Re: [PATCH 6/9] KVM: arm64: Split huge pages when dirty logging is enabled

From: Ricardo Koller <ricarkol@google.com>
To: Marc Zyngier <maz@kernel.org>
Cc: Oliver Upton <oliver.upton@linux.dev>,
	pbonzini@redhat.com, oupton@google.com,  yuzenghui@huawei.com,
	dmatlack@google.com, kvm@vger.kernel.org,
	 kvmarm@lists.linux.dev, qperret@google.com,
	catalin.marinas@arm.com,  andrew.jones@linux.dev,
	seanjc@google.com, alexandru.elisei@arm.com,
	 suzuki.poulose@arm.com, eric.auger@redhat.com, gshan@redhat.com,
	 reijiw@google.com, rananta@google.com, bgardon@google.com,
	ricarkol@gmail.com
Subject: Re: [PATCH 6/9] KVM: arm64: Split huge pages when dirty logging is enabled
Date: Fri, 27 Jan 2023 07:45:15 -0800	[thread overview]

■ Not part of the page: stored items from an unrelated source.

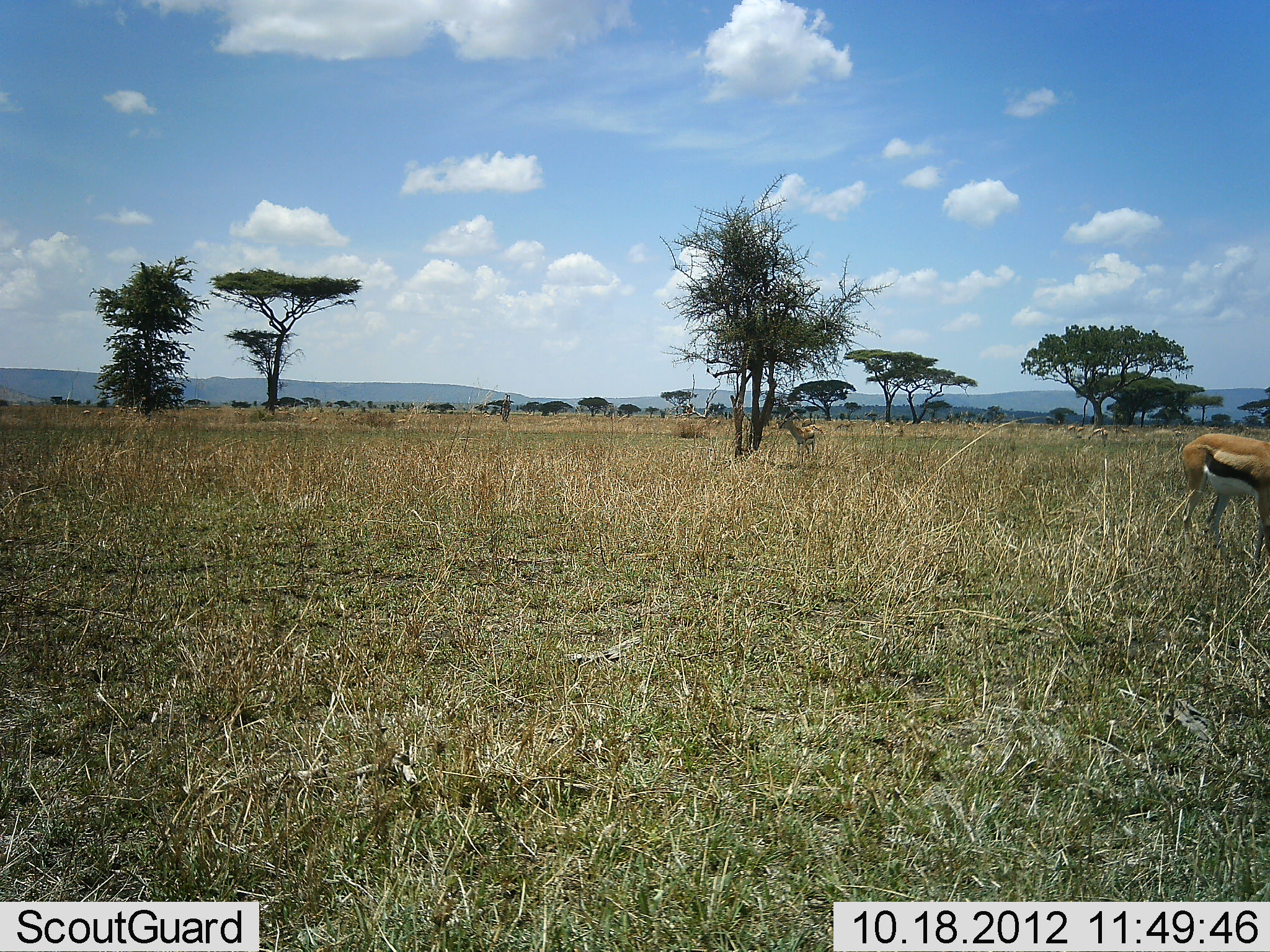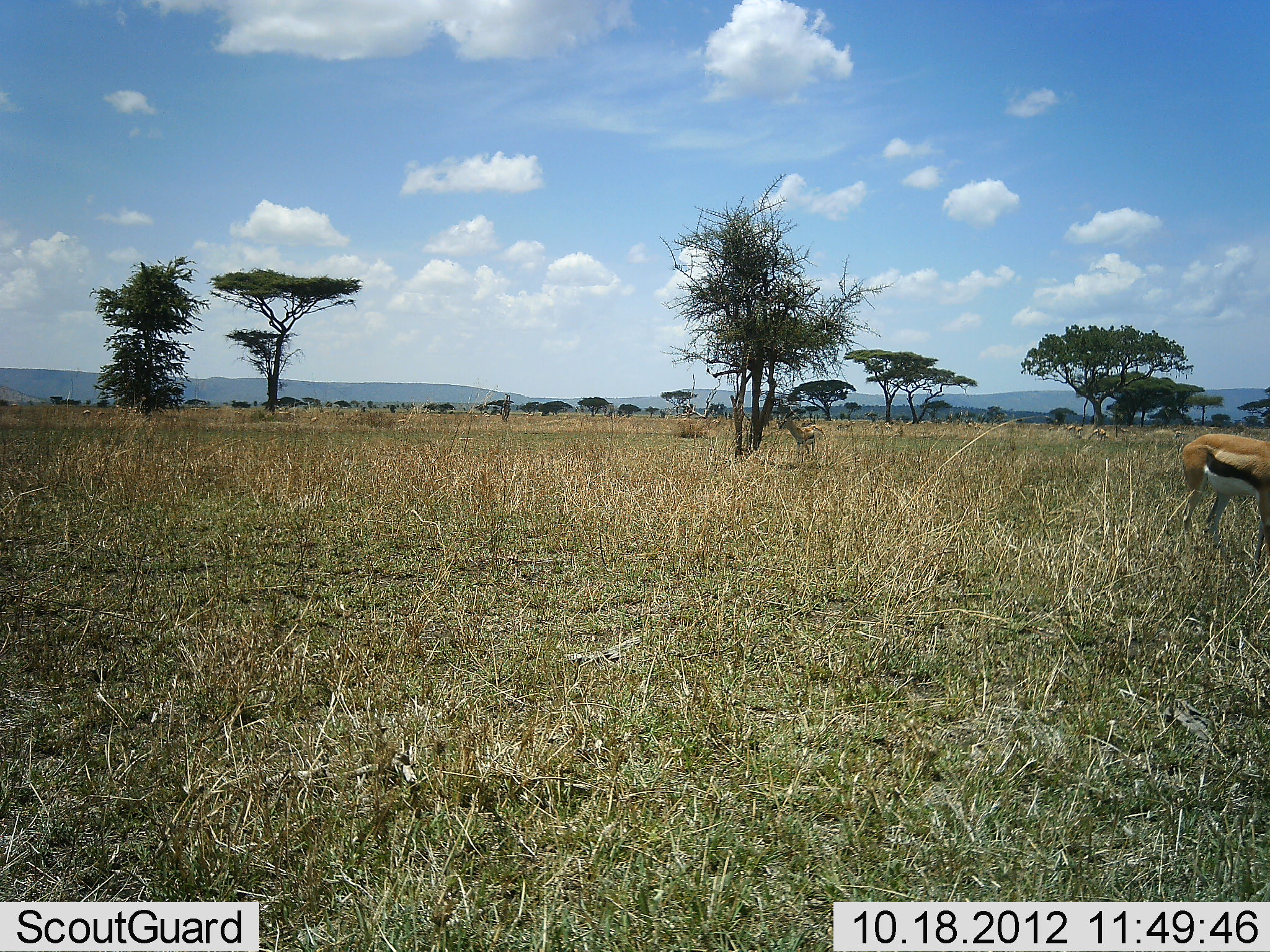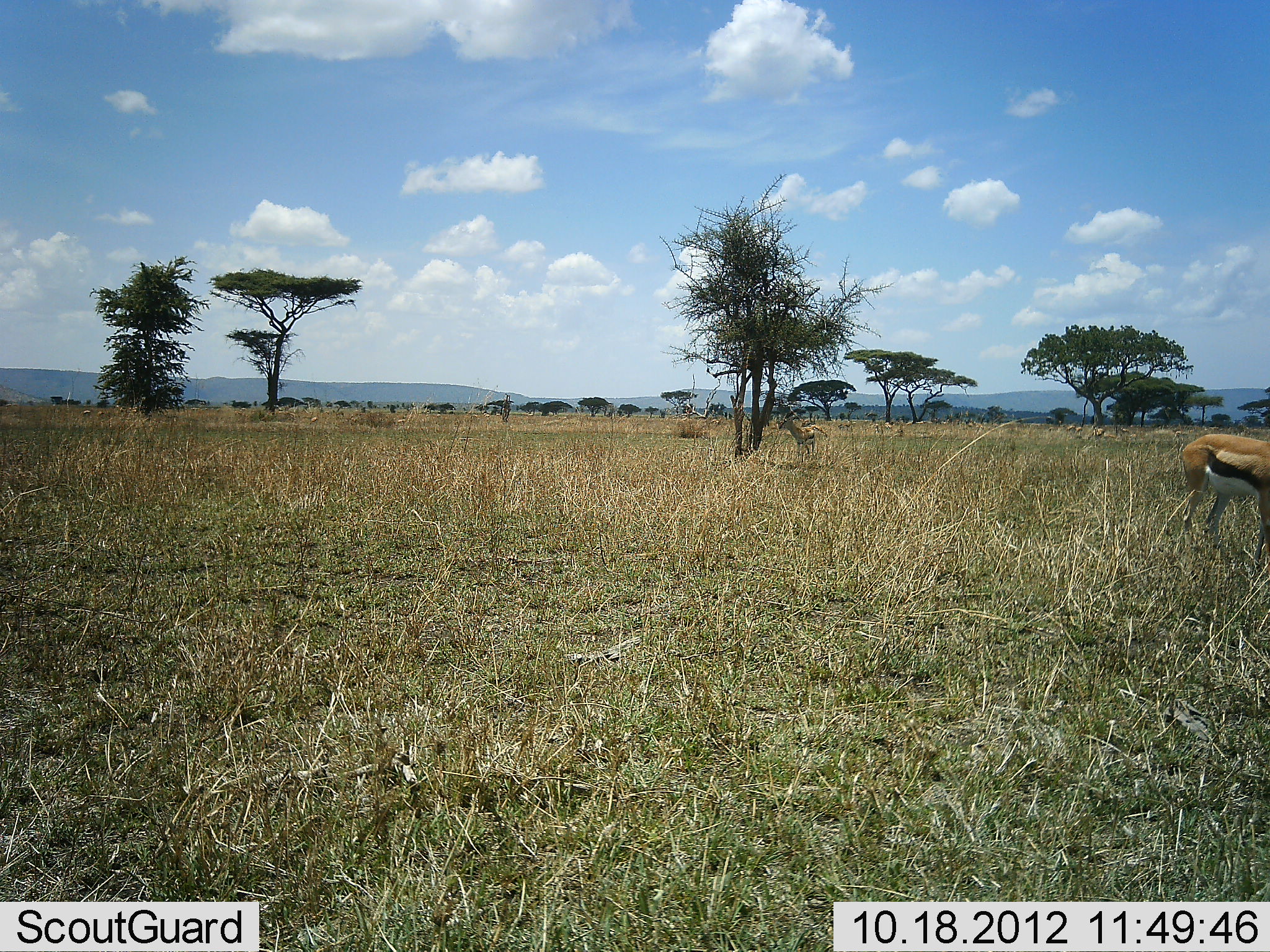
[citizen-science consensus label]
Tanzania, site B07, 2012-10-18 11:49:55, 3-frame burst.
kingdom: Animalia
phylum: Chordata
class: Mammalia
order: Artiodactyla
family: Bovidae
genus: Eudorcas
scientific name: Eudorcas thomsonii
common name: thomson's gazelle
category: gazellethomsons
Gazellethomsons (thomson's gazelle) (Eudorcas thomsonii), count 1. Behavior (volunteer vote fractions): standing 80%, resting 0%, moving 0%, interacting 0%. Young present (vote fraction): 0%. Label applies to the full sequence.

Message-ID: <CAOHnOrx-vvuZ9n8xDRmJTBCZNiqvcqURVyrEt2tDpw5bWT0qew@mail.gmail.com> (raw)
In-Reply-To: <86v8ktkqfx.wl-maz@kernel.org>

Hi Marc,

On Thu, Jan 26, 2023 at 12:10 PM Marc Zyngier <maz@kernel.org> wrote:
>
> On Thu, 26 Jan 2023 18:45:43 +0000,
> Ricardo Koller <ricarkol@google.com> wrote:
> >
> > On Tue, Jan 24, 2023 at 2:45 PM Oliver Upton <oliver.upton@linux.dev> wrote:
> > >
> > > Hi Ricardo,
> > >
> > > On Fri, Jan 13, 2023 at 03:49:57AM +0000, Ricardo Koller wrote:
> > > > Split huge pages eagerly when enabling dirty logging. The goal is to
> > > > avoid doing it while faulting on write-protected pages, which
> > > > negatively impacts guest performance.
> > > >
> > > > A memslot marked for dirty logging is split in 1GB pieces at a time.

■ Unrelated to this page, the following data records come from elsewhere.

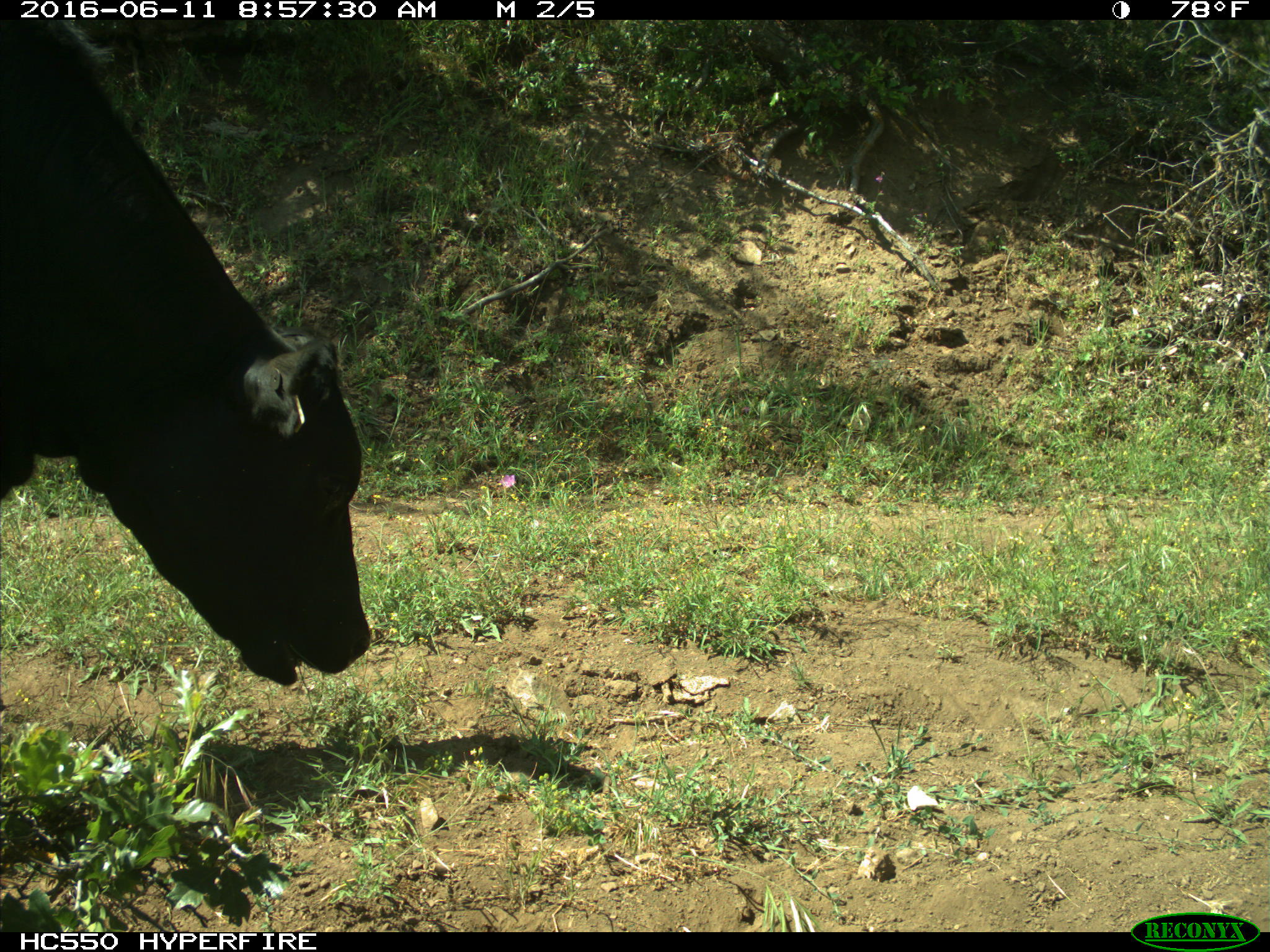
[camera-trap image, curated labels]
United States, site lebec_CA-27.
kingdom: Animalia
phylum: Chordata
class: Mammalia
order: Artiodactyla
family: Bovidae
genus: Bos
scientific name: Bos taurus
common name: domestic cow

> > > > This is in order to release the mmu_lock and give other kernel threads
> > > > the opportunity to run, and also in order to allocate enough pages to
> > > > split a 1GB range worth of huge pages (or a single 1GB huge page).

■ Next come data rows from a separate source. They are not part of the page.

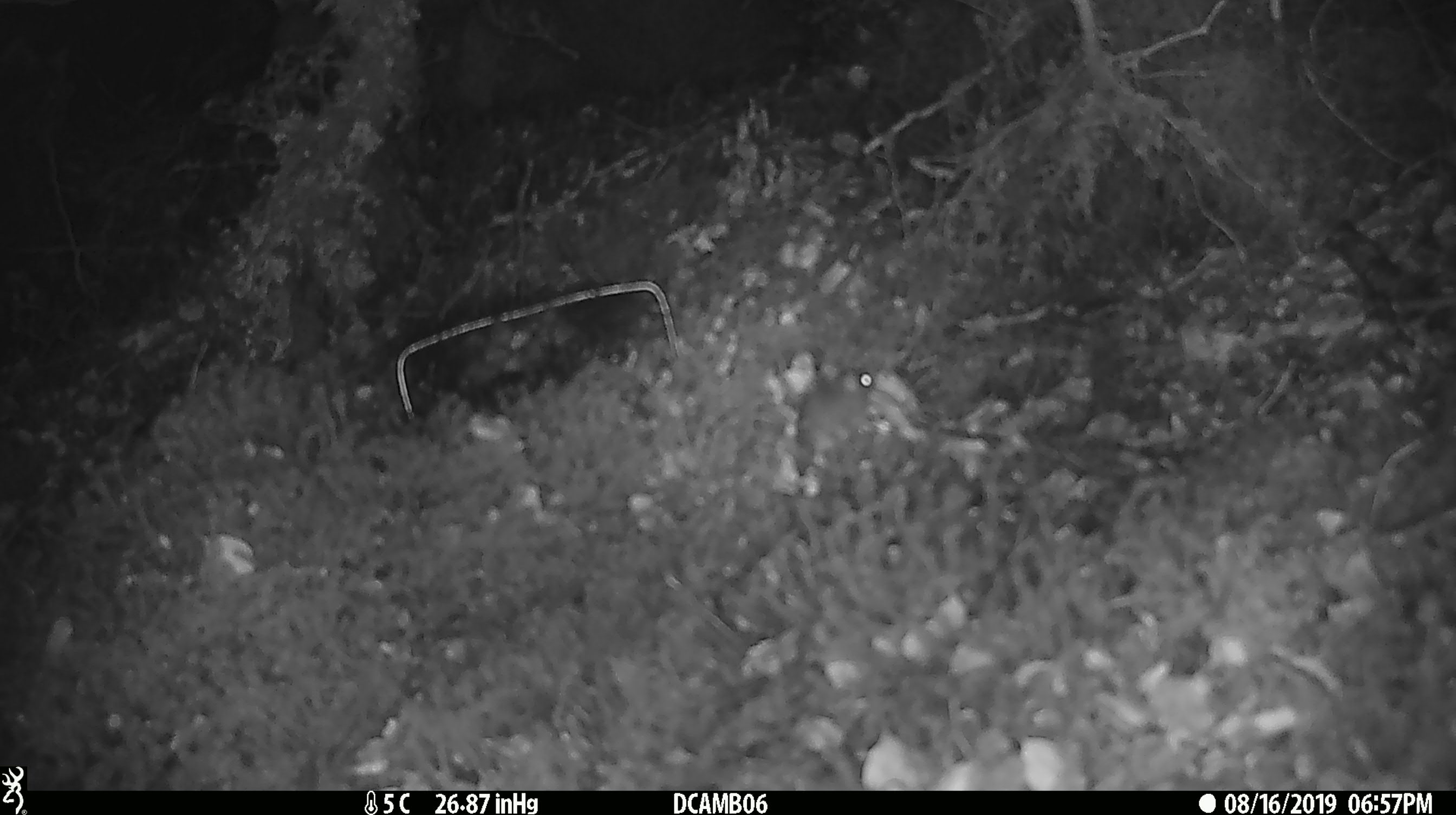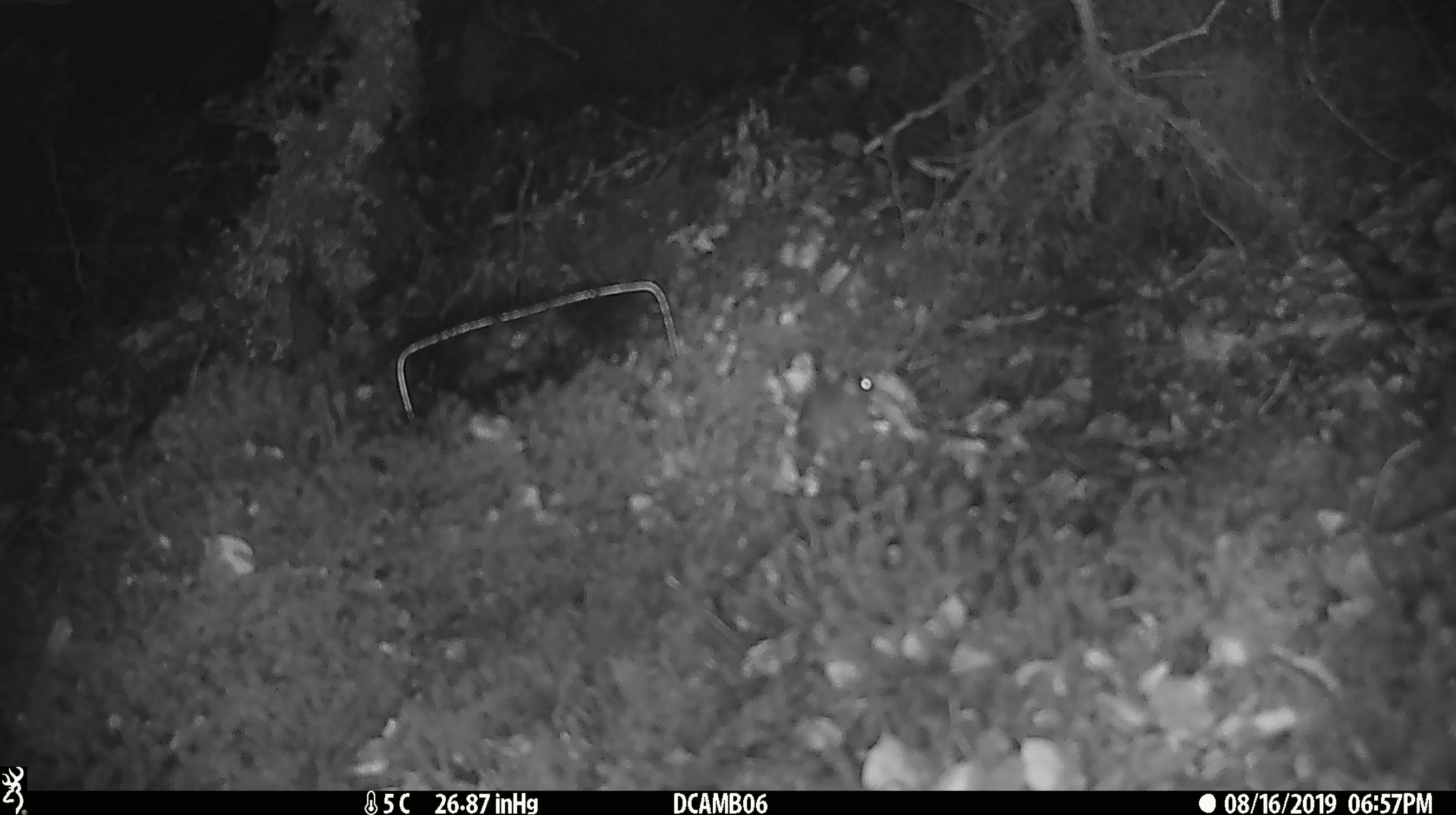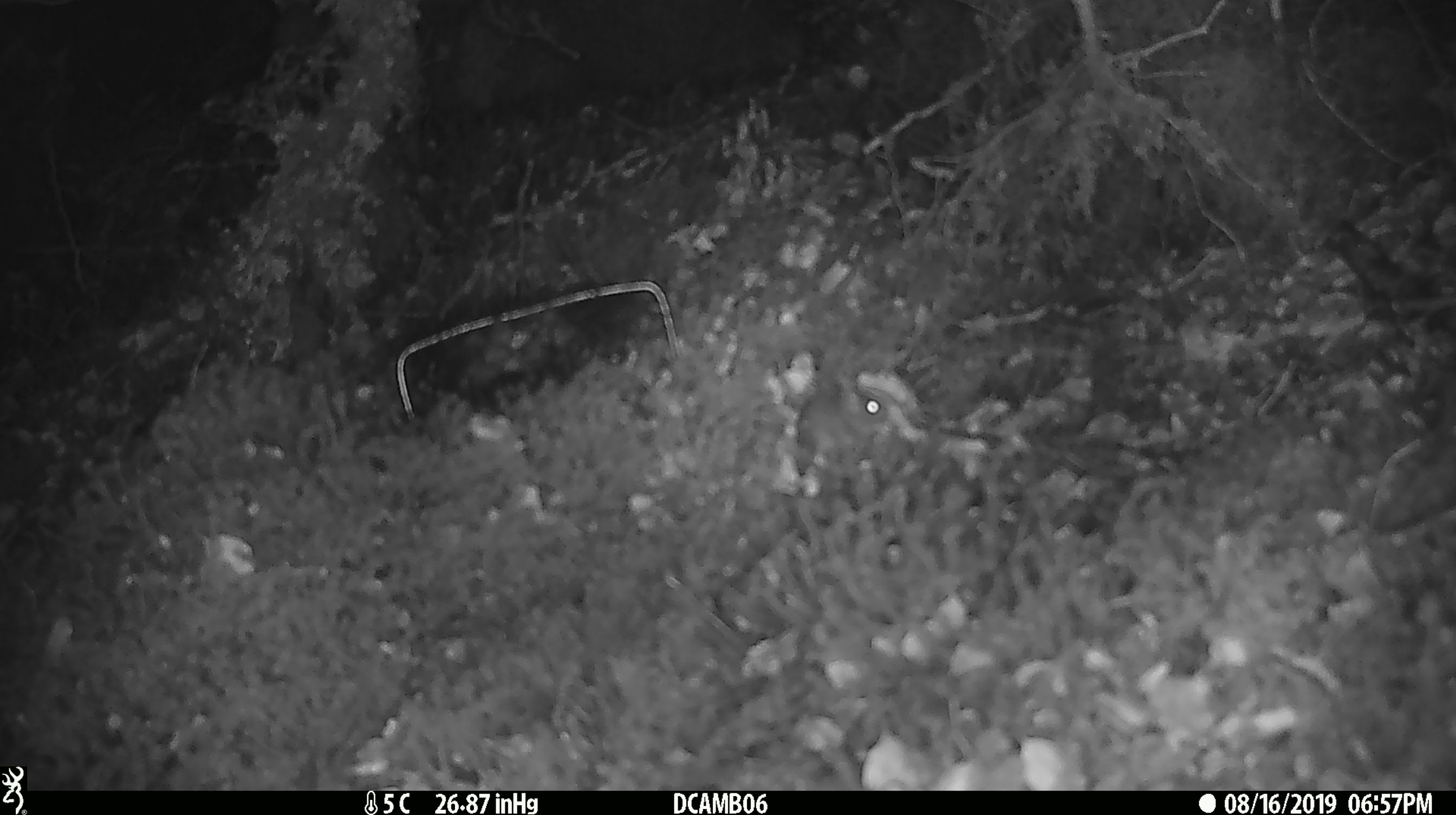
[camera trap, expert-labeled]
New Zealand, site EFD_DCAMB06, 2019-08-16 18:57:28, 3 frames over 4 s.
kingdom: Animalia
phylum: Chordata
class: Mammalia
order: Rodentia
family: Muridae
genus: Mus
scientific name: Mus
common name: mouse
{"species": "mouse (Mus)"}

> > > > Note that these page allocations can fail, so eager page splitting is
> > > > best-effort.  This is not a correctness issue though, as huge pages
> > > > can still be split on write-faults.
> > > >
> > > > The benefits of eager page splitting are the same as in x86, added
> > > > with commit a3fe5dbda0a4 ("KVM: x86/mmu: Split huge pages mapped by
> > > > the TDP MMU when dirty logging is enabled"). For example, when running
> > > > dirty_log_perf_test with 64 virtual CPUs (Ampere Altra), 1GB per vCPU,
> > > > 50% reads, and 2MB HugeTLB memory, the time it takes vCPUs to access
> > > > all of their memory after dirty logging is enabled decreased by 44%
> > > > from 2.58s to 1.42s.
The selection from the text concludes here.